[Spatial question rows]
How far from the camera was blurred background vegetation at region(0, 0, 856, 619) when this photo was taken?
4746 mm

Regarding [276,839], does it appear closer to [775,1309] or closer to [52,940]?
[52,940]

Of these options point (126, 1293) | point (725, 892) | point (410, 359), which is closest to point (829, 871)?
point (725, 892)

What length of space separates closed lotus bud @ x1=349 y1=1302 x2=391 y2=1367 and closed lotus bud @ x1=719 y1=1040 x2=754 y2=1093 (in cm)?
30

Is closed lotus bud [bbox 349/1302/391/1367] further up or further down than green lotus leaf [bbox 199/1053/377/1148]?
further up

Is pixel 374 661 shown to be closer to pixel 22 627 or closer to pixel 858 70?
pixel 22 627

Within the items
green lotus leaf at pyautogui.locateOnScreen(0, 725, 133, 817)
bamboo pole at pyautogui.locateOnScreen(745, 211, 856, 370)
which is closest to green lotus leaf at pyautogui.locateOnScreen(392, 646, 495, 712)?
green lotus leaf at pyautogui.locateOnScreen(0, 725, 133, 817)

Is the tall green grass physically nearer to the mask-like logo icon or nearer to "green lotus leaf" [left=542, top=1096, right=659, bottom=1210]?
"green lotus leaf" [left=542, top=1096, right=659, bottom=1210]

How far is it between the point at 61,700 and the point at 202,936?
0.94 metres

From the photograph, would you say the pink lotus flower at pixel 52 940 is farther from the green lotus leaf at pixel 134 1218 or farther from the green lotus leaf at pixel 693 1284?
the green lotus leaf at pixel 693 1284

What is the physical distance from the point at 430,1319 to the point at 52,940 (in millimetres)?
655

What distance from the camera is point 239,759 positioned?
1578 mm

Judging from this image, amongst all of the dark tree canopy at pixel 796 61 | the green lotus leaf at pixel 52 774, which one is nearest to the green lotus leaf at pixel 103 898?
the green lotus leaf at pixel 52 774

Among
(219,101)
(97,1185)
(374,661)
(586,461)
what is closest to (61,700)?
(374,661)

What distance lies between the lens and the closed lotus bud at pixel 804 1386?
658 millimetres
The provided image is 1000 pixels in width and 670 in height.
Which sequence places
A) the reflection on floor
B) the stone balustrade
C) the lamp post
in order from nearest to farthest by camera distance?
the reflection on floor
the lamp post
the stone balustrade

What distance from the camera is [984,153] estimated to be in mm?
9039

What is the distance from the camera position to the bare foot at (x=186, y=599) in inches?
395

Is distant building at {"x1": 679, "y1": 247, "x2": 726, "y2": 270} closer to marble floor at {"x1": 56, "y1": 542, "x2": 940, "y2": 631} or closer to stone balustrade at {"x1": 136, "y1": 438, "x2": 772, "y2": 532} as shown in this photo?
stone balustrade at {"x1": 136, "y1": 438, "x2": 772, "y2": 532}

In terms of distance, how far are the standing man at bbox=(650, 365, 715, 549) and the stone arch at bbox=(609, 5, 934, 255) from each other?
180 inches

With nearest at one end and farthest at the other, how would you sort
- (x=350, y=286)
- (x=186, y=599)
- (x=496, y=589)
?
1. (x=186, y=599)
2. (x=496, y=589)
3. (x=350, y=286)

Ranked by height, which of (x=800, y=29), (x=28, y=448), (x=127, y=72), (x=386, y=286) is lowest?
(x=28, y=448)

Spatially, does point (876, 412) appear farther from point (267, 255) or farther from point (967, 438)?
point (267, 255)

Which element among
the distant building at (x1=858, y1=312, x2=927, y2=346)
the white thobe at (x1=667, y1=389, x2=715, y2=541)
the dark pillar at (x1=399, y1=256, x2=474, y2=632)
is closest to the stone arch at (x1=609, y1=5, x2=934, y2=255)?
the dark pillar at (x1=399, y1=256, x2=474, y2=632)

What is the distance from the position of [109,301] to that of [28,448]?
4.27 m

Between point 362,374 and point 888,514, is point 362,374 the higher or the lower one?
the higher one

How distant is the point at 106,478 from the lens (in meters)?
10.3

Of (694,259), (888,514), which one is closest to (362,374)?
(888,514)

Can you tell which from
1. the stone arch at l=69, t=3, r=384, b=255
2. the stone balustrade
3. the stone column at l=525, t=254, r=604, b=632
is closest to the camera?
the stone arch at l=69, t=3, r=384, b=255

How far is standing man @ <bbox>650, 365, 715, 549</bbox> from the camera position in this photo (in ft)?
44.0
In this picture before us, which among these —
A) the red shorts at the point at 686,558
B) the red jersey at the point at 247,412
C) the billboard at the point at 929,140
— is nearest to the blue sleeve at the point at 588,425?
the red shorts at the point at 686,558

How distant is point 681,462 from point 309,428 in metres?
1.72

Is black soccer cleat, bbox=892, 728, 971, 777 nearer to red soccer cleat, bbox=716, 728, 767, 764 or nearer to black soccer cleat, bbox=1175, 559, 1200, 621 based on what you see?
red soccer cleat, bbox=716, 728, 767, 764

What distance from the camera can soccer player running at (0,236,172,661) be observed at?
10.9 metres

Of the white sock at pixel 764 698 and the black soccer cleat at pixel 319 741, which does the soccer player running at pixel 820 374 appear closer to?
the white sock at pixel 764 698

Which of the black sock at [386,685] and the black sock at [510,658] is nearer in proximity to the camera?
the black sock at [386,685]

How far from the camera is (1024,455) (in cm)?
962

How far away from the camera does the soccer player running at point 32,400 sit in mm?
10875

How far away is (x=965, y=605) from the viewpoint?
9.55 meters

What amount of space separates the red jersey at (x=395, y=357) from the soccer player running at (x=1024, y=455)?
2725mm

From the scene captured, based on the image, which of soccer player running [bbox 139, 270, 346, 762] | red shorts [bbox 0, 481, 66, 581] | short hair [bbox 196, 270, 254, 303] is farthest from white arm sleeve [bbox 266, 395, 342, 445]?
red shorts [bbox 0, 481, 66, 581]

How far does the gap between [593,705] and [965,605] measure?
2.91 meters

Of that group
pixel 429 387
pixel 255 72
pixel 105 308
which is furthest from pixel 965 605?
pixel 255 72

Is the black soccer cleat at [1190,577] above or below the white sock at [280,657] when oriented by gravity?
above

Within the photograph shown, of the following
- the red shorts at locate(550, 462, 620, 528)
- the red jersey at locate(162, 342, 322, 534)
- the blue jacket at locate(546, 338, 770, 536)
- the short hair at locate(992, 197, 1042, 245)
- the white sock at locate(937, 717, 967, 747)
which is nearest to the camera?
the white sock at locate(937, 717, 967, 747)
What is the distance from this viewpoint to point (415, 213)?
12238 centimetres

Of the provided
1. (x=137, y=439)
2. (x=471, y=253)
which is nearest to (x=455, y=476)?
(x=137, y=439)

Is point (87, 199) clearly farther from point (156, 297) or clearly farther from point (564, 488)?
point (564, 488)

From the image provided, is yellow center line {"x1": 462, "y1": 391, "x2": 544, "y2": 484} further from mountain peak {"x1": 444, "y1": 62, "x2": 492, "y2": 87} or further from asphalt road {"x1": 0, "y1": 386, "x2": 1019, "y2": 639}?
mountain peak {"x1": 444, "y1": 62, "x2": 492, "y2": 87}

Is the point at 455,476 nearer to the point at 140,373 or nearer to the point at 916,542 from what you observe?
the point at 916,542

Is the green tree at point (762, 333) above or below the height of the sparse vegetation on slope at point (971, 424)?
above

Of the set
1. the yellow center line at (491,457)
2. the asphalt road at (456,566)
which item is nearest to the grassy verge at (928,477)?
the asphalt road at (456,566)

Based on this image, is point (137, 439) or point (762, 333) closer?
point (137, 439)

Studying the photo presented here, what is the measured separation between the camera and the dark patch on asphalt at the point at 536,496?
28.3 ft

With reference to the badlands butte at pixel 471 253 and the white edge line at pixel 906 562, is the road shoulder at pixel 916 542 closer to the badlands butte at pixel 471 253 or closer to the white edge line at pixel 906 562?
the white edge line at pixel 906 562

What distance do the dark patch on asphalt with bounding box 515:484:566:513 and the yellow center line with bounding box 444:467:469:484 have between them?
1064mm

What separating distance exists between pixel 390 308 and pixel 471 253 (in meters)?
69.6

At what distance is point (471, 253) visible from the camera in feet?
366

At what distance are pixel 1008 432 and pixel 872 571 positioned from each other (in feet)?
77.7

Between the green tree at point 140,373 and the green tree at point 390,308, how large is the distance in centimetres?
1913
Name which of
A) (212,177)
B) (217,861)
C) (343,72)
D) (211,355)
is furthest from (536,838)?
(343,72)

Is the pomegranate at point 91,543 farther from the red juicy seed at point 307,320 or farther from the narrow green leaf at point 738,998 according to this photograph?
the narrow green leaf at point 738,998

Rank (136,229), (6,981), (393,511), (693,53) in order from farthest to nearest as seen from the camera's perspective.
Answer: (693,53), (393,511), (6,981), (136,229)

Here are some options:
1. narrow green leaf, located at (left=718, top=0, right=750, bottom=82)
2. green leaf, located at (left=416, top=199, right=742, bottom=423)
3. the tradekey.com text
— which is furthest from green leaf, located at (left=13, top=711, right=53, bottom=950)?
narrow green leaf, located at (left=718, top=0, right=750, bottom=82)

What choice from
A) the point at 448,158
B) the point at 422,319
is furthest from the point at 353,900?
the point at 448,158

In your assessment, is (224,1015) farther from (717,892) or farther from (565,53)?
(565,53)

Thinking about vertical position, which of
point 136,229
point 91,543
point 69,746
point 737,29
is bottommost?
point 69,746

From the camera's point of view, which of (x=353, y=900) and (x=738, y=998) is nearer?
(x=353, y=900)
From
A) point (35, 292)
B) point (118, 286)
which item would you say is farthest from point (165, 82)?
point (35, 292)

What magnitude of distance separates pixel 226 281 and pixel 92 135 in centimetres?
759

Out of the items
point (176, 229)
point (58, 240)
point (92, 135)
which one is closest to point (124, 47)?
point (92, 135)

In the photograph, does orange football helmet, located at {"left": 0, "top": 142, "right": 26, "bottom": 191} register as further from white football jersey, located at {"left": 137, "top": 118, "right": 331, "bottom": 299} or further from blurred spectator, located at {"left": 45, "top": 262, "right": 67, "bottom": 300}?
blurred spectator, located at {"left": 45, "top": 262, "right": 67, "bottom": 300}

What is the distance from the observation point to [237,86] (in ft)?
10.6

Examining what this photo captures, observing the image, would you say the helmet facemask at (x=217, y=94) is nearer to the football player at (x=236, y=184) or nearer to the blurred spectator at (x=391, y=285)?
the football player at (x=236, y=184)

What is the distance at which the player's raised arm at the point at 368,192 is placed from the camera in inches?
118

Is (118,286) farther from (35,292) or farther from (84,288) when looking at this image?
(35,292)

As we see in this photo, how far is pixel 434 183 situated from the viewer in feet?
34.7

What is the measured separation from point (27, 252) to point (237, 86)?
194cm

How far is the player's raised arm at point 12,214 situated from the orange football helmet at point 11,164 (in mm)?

_Instruction_
Can you copy the rows exactly, starting at the line that contains "Is (118,286) farther" and continuing through the end of the rows?

_Full output_
Is (118,286) farther from (35,292) or farther from (84,288) when looking at this image?
(35,292)

As we see in this photo, how far is pixel 434 183 situated from the viewer in feet?
34.7

What is the measured separation from point (27, 252) to point (237, 86)?
194cm

How far is the player's raised arm at point 12,214 situated from the orange football helmet at point 11,164 (in mm)?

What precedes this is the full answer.